══ Source
An unveiling of artifacts

The Tale of the Librarian's Fifth Wife is collection of moments, an assemblage of events, a bread basket of words, a swap meet of scraps left behind from a beautiful romance that will help clue you in to the real deal, to the life of two star crossed lovers that has already been lived and left behind. For the moment, anyway.


Our lives lie scattered over several states and a half a case worth of decades. It's not so much a want as a need to do this, to gather together the splinters and the shards of our times and share them here with you. Those bits and pieces of flotsam and jetsam found below in this winsome log are the bits and pieces of our times, a smattering of the trinkets of the love that Jane and I gathered up over the course of five long hard years. How they come to you now is in a story of sorts, a type of autobiographical fiction, with images cadged from places other than our satchel. Give it time, photos, sepia, wrinkled, pocket worn, are yet to come.


So, what else is there to do but get out that cobbled together blanket of dreams from the back of the car, spread it out under the branches of our favorite green and noble Oregon Maple tree that we both loved and share these words and tales of those long ago times with you. It was a wonderful time. Sit a spell, grab your spectacles and come ride along with us for awhile.

Love, Jane, the Professora and Roger, the Wild Half Mexican Boy



Wednesday, September 9, 2009

One of the grand "Ah ha!" moments of life, 09/10/09


Tomorrow will be an interesting day, my dear. Tomorrow I get to face down all that has been before me these past couple months, the isolation, the anxiety, the uncertainty of my work, the possible crashing of my career, all that. Then again, tomorrow will be more than interesting if only because it will bring with it a sense of clarity, a modicum of peace and will finally clear away the rubbish that has been cluttering my path for so long. For the first time in weeks and weeks I will be able to say with some certainty what direction my life is heading in. Yeah, at least for the moment.

Tomorrow will be one of those seminal moments, one of those "ah ha!" times in my life that reduce the number of options of where I'm going or what I'm doing to one or three or half dozen, one that will allow me open up a few of those sealed boxes of life, ones washed ashore like Captain Nemo trunks. I will finally be allowed me to peek inside, to rummage about, to pull out and set up the gizmos that will help me determine the next point on the map that I'll be heading to. Tomorrow will be one of those days.

But, love, just know that tomorrow wouldn't have happened if it wasn't for that day back in the summer of '03. Was it July, was it August? I sure would like for you to tell me for that is really the point behind all this. That day is the day that tomorrow is truly all about. As a matter of fact the person who hired you, the one who sat next to me during the interview, is one of the people who will be in that room tomorrow to help me see and determine and understand my fate, my next move on the board, show me what direction my compass is pointing in. If it hadn't of been for her calling you in I wouldn't be in that room tomorrow. If it hadn't have been for her calling me to help her with the interviews that day my house might not be up for sale. If it wasn't for her sorting through and culling out applications and pulling your name out of the stack I might not be painting and hustling my way through projects the way that I've been trying to to get this house ready to sell. If she hadn't hired you, well, my life would be oh so very different than it is today.
════
== Brief 1 ==
Reproduce word for word the stretch of the blog post from "Wednesday, September 9, 2009" through "for the moment.".
══ Information supplied
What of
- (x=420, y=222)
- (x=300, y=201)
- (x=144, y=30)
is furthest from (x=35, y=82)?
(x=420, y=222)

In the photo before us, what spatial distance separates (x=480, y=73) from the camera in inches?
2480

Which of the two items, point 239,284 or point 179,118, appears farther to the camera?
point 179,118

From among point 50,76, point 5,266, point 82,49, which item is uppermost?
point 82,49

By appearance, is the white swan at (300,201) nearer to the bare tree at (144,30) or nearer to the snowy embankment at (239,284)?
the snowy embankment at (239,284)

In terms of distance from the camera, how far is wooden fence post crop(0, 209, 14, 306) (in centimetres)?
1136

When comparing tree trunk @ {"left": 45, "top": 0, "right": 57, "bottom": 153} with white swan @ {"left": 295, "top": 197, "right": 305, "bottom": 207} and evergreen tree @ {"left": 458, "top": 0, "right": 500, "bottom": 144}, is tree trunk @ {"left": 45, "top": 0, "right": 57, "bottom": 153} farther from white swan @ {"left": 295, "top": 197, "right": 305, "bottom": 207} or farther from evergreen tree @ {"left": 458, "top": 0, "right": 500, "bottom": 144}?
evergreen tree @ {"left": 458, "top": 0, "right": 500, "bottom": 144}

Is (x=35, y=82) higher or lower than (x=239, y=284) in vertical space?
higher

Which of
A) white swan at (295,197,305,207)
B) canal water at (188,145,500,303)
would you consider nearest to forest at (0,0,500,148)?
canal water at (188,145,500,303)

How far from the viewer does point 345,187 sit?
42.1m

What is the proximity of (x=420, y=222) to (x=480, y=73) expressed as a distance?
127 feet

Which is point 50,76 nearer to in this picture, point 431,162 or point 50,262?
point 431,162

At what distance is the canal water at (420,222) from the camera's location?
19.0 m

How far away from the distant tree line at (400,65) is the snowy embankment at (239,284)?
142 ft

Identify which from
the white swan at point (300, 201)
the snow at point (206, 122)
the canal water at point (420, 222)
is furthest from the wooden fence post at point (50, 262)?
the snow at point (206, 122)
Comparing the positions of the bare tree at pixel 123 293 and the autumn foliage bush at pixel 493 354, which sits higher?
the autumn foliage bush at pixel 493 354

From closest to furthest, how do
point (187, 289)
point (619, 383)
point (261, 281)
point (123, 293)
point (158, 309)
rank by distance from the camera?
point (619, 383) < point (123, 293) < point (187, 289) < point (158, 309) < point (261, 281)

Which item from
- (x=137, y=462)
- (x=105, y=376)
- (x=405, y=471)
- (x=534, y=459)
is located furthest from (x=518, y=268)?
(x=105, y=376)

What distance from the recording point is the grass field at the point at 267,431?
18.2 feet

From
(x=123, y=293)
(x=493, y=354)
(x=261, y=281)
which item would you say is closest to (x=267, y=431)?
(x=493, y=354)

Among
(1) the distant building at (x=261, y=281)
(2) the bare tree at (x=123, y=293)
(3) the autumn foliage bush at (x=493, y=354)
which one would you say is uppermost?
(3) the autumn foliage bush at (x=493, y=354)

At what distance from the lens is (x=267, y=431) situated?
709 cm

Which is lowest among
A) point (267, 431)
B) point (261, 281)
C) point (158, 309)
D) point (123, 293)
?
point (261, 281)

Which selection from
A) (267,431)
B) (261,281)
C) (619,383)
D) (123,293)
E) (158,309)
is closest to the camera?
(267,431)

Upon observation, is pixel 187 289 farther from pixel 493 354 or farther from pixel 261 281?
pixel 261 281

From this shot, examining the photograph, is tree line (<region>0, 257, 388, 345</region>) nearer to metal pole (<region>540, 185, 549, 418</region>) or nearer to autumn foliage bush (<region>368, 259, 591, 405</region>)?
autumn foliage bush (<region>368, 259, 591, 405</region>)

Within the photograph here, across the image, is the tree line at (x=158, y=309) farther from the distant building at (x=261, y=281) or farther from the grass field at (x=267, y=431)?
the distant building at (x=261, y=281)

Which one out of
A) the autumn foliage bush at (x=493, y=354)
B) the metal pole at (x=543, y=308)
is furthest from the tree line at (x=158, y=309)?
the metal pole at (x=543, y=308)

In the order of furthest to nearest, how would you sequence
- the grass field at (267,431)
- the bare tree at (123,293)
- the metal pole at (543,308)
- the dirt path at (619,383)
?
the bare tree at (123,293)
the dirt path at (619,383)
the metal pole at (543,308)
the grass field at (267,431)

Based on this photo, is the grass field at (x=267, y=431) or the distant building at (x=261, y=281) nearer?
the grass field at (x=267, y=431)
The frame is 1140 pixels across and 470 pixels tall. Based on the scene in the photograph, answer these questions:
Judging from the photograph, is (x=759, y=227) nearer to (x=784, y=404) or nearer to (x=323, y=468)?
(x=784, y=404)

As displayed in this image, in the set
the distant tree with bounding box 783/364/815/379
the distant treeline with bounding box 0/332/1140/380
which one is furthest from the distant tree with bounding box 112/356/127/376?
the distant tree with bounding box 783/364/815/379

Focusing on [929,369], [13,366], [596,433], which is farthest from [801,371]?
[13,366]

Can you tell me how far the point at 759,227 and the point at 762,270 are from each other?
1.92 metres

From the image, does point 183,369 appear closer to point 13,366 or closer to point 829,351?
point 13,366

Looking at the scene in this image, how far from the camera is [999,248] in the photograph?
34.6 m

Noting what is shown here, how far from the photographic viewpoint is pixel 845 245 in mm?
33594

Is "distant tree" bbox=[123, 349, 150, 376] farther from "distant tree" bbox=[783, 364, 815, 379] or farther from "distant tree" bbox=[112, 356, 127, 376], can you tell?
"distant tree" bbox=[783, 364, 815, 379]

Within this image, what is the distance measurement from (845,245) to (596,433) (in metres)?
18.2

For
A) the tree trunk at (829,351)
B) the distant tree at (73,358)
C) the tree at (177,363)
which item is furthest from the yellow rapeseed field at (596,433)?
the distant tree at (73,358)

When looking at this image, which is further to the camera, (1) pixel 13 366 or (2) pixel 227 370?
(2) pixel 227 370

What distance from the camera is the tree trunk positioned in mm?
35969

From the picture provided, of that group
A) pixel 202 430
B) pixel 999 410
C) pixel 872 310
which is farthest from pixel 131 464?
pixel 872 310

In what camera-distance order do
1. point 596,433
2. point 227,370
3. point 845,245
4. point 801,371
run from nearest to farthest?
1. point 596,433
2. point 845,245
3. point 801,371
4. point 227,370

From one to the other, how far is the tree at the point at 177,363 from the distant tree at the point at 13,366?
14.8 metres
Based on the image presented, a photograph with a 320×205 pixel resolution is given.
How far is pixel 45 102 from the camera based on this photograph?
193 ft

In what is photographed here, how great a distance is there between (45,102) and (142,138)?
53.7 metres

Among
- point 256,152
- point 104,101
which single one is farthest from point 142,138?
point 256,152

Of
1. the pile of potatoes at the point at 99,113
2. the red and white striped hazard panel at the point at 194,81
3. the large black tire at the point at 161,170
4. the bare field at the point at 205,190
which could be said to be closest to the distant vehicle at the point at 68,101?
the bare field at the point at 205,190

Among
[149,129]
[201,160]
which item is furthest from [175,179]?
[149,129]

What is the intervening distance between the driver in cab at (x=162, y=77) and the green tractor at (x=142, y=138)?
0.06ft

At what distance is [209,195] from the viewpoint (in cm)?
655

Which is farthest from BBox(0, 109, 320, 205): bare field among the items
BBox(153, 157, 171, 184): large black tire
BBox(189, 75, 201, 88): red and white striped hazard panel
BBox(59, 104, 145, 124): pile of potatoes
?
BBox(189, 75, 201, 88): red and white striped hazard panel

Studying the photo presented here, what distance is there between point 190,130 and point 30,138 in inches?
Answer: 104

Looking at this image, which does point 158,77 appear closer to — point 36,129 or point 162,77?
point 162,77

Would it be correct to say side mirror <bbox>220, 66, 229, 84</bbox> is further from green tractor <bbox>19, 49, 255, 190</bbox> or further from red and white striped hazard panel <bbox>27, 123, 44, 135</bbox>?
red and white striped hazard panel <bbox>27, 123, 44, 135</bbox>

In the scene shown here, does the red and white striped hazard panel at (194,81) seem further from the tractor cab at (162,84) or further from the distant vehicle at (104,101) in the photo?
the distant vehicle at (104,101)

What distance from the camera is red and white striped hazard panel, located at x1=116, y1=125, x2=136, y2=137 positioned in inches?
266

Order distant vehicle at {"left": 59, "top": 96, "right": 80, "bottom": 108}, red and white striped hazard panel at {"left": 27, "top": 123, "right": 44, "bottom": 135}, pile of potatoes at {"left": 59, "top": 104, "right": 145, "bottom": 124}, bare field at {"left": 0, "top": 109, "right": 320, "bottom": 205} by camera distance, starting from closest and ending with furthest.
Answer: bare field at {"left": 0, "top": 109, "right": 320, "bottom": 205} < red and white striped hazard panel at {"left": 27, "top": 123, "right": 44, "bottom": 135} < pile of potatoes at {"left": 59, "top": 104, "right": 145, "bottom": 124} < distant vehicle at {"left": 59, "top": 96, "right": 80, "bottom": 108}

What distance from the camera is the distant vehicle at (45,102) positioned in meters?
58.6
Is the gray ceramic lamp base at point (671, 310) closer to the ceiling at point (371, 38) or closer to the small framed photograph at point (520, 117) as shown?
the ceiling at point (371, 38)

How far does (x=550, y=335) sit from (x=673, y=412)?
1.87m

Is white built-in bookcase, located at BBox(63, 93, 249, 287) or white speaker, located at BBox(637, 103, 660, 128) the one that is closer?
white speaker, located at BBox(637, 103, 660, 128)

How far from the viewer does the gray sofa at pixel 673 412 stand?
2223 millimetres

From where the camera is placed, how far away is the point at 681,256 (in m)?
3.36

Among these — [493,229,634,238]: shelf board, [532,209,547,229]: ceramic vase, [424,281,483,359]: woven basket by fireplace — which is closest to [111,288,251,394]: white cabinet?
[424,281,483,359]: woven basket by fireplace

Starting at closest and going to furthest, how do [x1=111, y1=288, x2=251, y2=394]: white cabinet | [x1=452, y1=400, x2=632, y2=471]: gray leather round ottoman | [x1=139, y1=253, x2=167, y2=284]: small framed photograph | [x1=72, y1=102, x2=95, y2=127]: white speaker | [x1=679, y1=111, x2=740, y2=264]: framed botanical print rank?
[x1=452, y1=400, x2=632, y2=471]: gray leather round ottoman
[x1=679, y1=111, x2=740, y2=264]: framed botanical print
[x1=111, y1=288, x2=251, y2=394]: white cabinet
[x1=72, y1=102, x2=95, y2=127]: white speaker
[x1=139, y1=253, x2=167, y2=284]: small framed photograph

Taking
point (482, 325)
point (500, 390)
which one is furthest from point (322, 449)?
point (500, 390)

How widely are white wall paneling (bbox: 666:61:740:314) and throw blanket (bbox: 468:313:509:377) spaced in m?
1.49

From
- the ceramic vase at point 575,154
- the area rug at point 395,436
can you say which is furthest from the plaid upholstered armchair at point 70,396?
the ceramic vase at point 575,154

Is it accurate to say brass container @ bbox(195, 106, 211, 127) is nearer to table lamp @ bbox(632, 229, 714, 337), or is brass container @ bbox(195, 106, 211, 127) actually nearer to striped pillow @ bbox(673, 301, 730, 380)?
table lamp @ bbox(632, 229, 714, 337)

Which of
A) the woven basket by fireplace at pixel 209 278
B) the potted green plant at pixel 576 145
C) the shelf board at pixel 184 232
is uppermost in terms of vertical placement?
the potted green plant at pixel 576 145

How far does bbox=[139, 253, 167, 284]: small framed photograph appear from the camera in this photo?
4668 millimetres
════
== Brief 2 ==
Quote the lines of the records from the line containing "Based on the image" through the line containing "53.7 metres".

== Written solution 1 ==
Wednesday, September 9, 2009

One of the grand "Ah ha!" moments of life, 09/10/09


Tomorrow will be an interesting day, my dear. Tomorrow I get to face down all that has been before me these past couple months, the isolation, the anxiety, the uncertainty of my work, the possible crashing of my career, all that. Then again, tomorrow will be more than interesting if only because it will bring with it a sense of clarity, a modicum of peace and will finally clear away the rubbish that has been cluttering my path for so long. For the first time in weeks and weeks I will be able to say with some certainty what direction my life is heading in. Yeah, at least for the moment.

== Written solution 2 ==
Based on the image presented, a photograph with a 320×205 pixel resolution is given.
How far is pixel 45 102 from the camera based on this photograph?
193 ft

In what is photographed here, how great a distance is there between (45,102) and (142,138)?
53.7 metres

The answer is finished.